Iowa Governor Kim Reynolds signed an executive order Wednesday morning granting felons in the state the right to vote. The executive order means all felons in Iowa who have completed their sentences will be able to vote in November's general election.

"This is a cause on which so many Iowans have worked on for years," Reynolds, a Republican, said during a news conference. "It boils down to our fundamental belief in redemption and second chances."

Reynolds said most felons who have completed their sentences will have their right to vote restored automatically and can pursue public office if they wish to do so. She said each felon's sentence, parole and probation requirements must be met before voting rights resume. Individuals who complete their sentences in the future will also have their right to vote restored automatically, Reynolds said.

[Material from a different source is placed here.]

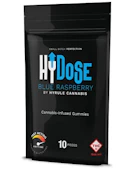 HYRULE - BLUE RASPBERRY HYDOSE DIVIDABLE 1000MG GUMMIES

Those who have been convicted on felony homicide charges will still have to apply to have their voting rights restored, Reynolds said.

Voting in Iowa
Some voters fill out their ballots as others wait for an open space at a booth on November 6, 2018, in Des Moines, Iowa. On Wednesday, Iowa Governor Kim Reynolds signed an executive order restoring felons' right to vote. Joshua Lott/Getty

Before the governor's executive order, all felons who wished to have their voting rights restored had to apply for consideration. Before she signed the executive order, Reynolds said Iowa "holds the unfortunate status" of being the only state that blocked felons by default from voting or pursuing public office for life.

"That creates the potential for uneven justice," the governor said. "It means people who have served their sentence and are seeking to get their lives back on track permanently are prohibited from one of the most basic rights of citizenship, unless a single individual decides otherwise."

Earlier this summer, a Black Lives Matter group in Des Moines, Iowa, called on Reynolds to restore felons' voting rights as protesters across the country demanded an end to systemic racism in the United States. According to Des Moines-based television station WOI-DT, Reynolds told the group she planned to sign the executive order before November's presidential election.

Iowa residents who have not yet registered to vote are required to do so 10 days before general elections and 11 days before all other elections. Residents are also able to register on the day of any given election provided they bring to their assigned polling place their identification and proof that they live in the state.

With just under three months to go before the presidential election on November 3, Reynolds' executive order will clear the way for felons who completed their sentences, but have not yet applied to have their voting rights restored, to cast ballots on Election Day.

The decision comes as recent polling shows the race between President Donald Trump and presumptive Democratic presidential nominee Joe Biden is tight in Iowa. According to a cumulative average of recent state polls compiled by FiveThirtyEight, Trump currently leads among Iowa voters by a narrow 1.1 percent margin. Trump carried the state in 2016, but former President Barack Obama won it in 2012 and 2008.

Though Reynolds' executive order restores felons' right to vote for now, she acknowledged that past governors have approved and rescinded similar measures and that future governors could do the same. She said she is actively pursuing legislation to make her latest change permanent.

"Something that is fundamentally right should not be based on the benevolence of a single elected official. That's why I have been fighting to amend the Iowa Constitution, and that's why I will continue to do so," Reynolds said.

Newsweek reached out to Black Lives Matter for comment but did not receive a response in time for publication.